My current save has a main bus that's 16 belts wide. The smelting array alone would take five minutes to walk across. I've built train networks with dedicated ore lines and mixed cargo routing. It's absurd. I love it.

What it ruined

Games that gate progress behind time instead of skill. Games with crafting systems that are just "collect 10 of X." Games where the optimal strategy is obvious by hour two. After Factorio, shallow systems feel like busywork.

The games that still hold my attention are the ones with comparable depth: Rimworld, Dwarf Fortress, Oxygen Not Included, Satisfactory.

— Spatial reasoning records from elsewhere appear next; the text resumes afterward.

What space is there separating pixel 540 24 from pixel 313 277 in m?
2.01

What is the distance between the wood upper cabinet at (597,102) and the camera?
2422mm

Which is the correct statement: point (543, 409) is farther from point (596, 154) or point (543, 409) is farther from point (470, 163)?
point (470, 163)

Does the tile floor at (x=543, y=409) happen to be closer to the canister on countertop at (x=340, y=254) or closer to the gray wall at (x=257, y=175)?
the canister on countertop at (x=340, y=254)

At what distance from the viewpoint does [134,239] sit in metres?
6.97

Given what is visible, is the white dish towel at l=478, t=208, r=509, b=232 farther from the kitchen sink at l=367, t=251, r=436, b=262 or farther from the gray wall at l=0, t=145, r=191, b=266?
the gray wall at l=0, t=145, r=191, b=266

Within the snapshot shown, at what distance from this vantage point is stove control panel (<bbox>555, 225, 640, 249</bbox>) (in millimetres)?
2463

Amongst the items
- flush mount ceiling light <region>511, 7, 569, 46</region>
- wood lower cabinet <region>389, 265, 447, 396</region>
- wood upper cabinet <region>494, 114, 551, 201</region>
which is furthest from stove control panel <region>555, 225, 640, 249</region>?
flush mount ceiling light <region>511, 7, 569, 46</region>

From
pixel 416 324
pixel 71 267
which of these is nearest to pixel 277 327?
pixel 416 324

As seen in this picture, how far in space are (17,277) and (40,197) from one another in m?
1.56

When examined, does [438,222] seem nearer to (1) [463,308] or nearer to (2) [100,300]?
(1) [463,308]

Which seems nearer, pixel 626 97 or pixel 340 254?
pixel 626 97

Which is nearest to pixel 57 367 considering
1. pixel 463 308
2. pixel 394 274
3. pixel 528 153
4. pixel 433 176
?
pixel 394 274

They all share the same DNA — systems that interact in emergent ways, problems that require actual thought, and a difficulty curve that rewards mastery instead of grinding.

The expansion changed everything

Space Age added enough new mechanics that I had to rethink factories I'd been running for hundreds of hours. New planets, new logistics constraints, quality tiers that add a whole parallel optimization track. I was worried it would feel like more of the same. It doesn't. It feels like the game I already loved, raised to a higher power.

The best compliment I can give Factorio is that it respects my time. Every hour I put in, I get back in systems knowledge and satisfaction. That's more than I can say for most software.